The erection of the bridge was carried on through very stormy weather in the early winter. For many days at a stretch the work could only be carried on for a few hours a day, so that progress was necessarily slow. When one-half of the structure had been erected, it was necessary to take down the traveler, and move it around by the
switchbaok to the other end to continue the work.
When the center of the span was reached, only 20 minutes was occupied in making the last connection, so carefully had the measurements been made in locating the masonry.
Upon the completion of the riveting the bridge was tested by running across it,two heavy engines and a heavy rotary snow plow, aggregating in all 270 tons. The maximum deflection under this load, which was somewhat heavier than in the case of the loading for which the bridge was calculated, was 3/4-in. at the quarter point of the
center span, while the deflection at the center amounted to 1/2-in. Fig. 4 shows the completed structure.
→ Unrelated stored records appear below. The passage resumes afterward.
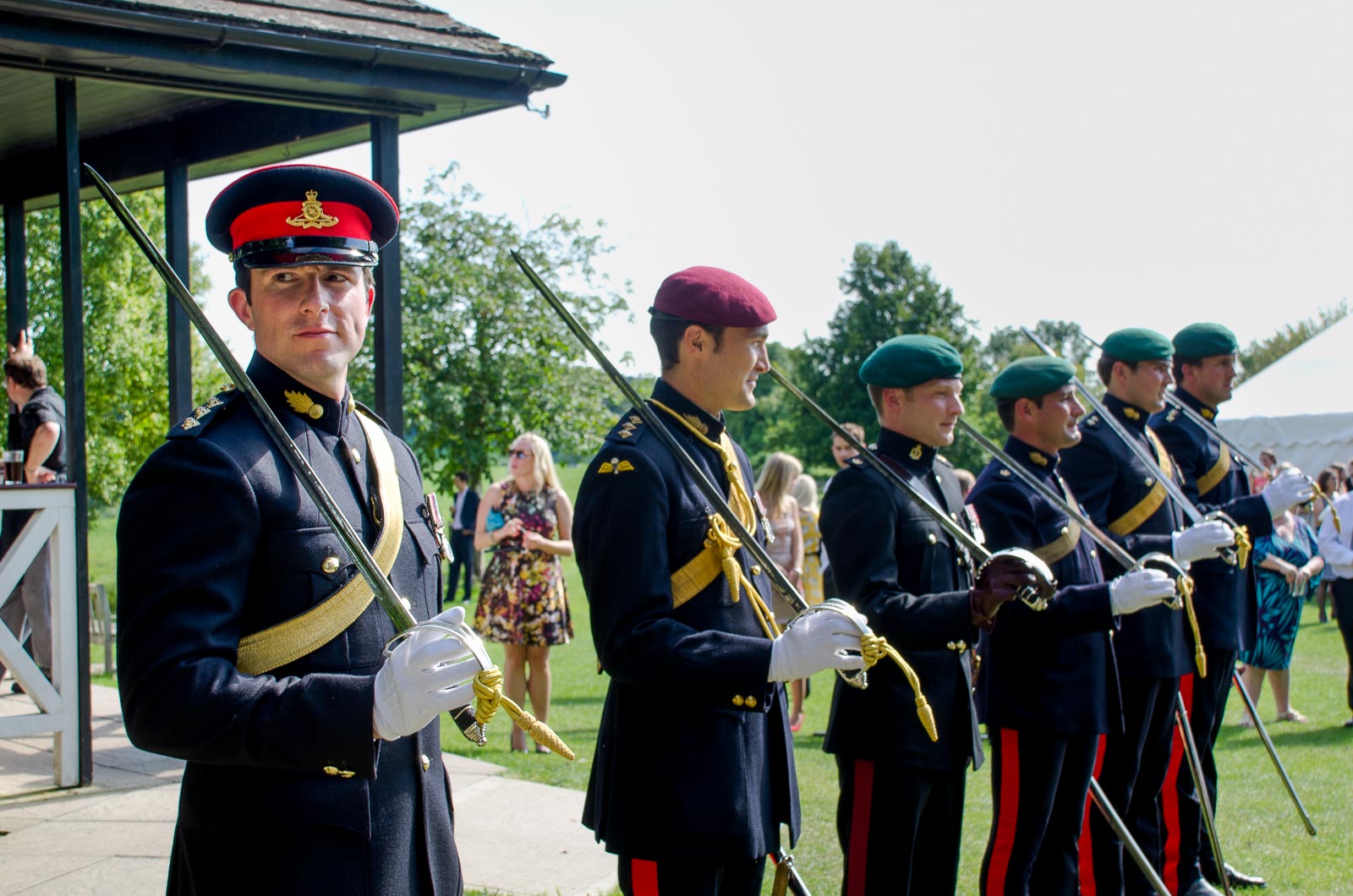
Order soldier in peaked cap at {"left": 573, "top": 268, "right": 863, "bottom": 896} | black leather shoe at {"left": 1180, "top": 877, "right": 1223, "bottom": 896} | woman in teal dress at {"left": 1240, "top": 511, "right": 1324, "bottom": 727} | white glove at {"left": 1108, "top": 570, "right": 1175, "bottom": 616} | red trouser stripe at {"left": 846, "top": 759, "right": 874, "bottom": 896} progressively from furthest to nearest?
1. woman in teal dress at {"left": 1240, "top": 511, "right": 1324, "bottom": 727}
2. black leather shoe at {"left": 1180, "top": 877, "right": 1223, "bottom": 896}
3. white glove at {"left": 1108, "top": 570, "right": 1175, "bottom": 616}
4. red trouser stripe at {"left": 846, "top": 759, "right": 874, "bottom": 896}
5. soldier in peaked cap at {"left": 573, "top": 268, "right": 863, "bottom": 896}

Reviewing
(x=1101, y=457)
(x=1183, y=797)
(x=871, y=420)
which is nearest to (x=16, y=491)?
(x=1101, y=457)

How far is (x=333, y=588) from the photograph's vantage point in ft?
7.23

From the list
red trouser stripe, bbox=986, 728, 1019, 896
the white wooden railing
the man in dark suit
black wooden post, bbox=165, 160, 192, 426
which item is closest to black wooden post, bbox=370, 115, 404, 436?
black wooden post, bbox=165, 160, 192, 426

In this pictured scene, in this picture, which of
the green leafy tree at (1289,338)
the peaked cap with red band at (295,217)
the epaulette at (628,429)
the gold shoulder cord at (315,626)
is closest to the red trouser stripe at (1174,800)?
the epaulette at (628,429)

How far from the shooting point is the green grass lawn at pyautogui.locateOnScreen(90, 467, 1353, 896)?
5562mm

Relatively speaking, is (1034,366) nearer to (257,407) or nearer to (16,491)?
(257,407)

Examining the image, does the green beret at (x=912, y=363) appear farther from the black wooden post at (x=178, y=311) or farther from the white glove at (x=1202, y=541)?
the black wooden post at (x=178, y=311)

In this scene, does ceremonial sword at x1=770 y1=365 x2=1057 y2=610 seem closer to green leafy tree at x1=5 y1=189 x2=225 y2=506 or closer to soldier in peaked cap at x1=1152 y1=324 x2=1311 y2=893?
soldier in peaked cap at x1=1152 y1=324 x2=1311 y2=893

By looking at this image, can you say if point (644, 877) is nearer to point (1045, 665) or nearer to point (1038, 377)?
point (1045, 665)

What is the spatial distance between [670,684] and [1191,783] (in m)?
3.54

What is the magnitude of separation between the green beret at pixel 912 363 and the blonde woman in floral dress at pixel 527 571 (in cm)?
411

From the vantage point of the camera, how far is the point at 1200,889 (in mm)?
5129

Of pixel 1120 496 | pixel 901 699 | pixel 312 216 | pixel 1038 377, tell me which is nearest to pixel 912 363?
pixel 1038 377

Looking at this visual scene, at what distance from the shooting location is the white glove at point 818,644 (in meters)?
2.79
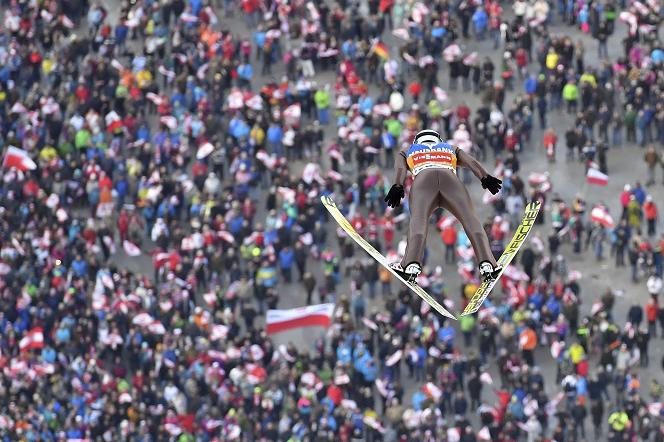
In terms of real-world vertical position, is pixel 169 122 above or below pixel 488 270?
below

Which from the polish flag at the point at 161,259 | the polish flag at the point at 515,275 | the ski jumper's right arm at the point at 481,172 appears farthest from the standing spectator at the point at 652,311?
the ski jumper's right arm at the point at 481,172

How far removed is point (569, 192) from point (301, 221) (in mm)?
7295

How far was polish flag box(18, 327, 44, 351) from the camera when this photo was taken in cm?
5566

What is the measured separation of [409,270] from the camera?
3266 centimetres

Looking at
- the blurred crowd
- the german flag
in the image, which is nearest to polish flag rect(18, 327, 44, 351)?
the blurred crowd

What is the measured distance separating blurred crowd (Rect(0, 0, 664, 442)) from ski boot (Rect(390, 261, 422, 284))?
18.5 m

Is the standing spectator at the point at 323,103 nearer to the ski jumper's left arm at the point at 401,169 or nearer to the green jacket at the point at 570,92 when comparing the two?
the green jacket at the point at 570,92

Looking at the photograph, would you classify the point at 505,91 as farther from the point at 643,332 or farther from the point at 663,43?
the point at 643,332

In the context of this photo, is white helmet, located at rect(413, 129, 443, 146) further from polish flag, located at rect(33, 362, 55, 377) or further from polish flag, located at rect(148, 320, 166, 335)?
polish flag, located at rect(33, 362, 55, 377)

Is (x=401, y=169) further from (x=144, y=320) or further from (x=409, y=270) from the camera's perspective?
(x=144, y=320)

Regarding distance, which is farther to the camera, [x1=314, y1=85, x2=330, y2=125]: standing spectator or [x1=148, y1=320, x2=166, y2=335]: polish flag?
[x1=314, y1=85, x2=330, y2=125]: standing spectator

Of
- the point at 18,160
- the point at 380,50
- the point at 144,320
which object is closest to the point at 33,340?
the point at 144,320

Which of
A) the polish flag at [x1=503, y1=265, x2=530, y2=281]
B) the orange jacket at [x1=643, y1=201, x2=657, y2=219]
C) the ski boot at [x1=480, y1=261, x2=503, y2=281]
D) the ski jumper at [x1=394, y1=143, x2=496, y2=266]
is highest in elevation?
the ski jumper at [x1=394, y1=143, x2=496, y2=266]

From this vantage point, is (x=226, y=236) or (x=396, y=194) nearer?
(x=396, y=194)
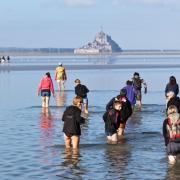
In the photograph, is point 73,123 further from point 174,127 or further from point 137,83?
point 137,83

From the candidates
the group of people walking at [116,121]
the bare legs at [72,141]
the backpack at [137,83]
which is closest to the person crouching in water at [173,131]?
the group of people walking at [116,121]

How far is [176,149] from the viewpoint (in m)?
12.9

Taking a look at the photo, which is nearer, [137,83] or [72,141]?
[72,141]

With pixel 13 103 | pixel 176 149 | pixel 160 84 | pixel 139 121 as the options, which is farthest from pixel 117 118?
pixel 160 84

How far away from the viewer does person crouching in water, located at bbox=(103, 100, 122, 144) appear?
1578 centimetres

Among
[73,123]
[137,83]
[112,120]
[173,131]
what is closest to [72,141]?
[73,123]

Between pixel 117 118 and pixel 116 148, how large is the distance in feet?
2.52

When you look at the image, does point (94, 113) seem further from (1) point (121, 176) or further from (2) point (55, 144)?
(1) point (121, 176)

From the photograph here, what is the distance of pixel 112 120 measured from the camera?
15.8 m

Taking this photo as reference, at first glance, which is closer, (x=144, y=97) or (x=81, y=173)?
(x=81, y=173)

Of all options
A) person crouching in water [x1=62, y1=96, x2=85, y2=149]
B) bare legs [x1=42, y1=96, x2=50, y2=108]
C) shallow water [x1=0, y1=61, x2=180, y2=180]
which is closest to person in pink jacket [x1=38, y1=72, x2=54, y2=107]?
bare legs [x1=42, y1=96, x2=50, y2=108]

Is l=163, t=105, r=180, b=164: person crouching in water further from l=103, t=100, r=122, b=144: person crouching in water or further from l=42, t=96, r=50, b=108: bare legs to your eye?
l=42, t=96, r=50, b=108: bare legs

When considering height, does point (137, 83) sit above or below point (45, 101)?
above

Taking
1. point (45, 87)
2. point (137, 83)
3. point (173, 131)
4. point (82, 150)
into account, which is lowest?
point (82, 150)
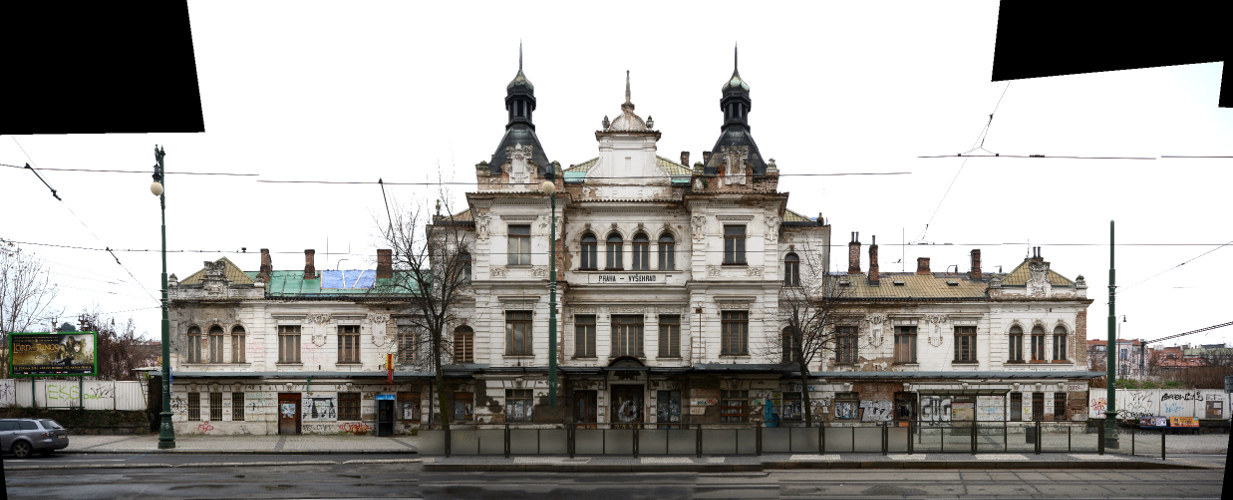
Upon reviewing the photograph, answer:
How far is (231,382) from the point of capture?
35781 mm

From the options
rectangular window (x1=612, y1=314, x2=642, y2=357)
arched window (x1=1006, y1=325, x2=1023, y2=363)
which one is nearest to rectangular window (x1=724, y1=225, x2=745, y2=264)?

The anticipated results in being able to keep the road open through the winter were fully realized. In spite of the heavy snows occurring immediately after the completion of the work, it was found very much easier to keep the tracks clear across
the summit.
The bridge was designed by the Atlantic, Gulf & Pacific Co., of Park Row Bldg, New York city, Geo. W. Catt, President and Chief Engineer; S. Wood, Designing Engineer, and was constructed under the supervision of Mr. Alfred Williams, Resident Engineer for the White Pass & Yukon Ry. Co., of which Mr. E. C. Hawkins, of Seattle,
Washington, is General Manager and Chief Engineer. The contractor for the structure was the Puget Sound Bridge & Dredging Co., C. E. Fowler, President and Chief Engineer. We are indebted to him and to Mr. H. S. Wood, the author of the design and calculations, for the information from which this article has been prepared.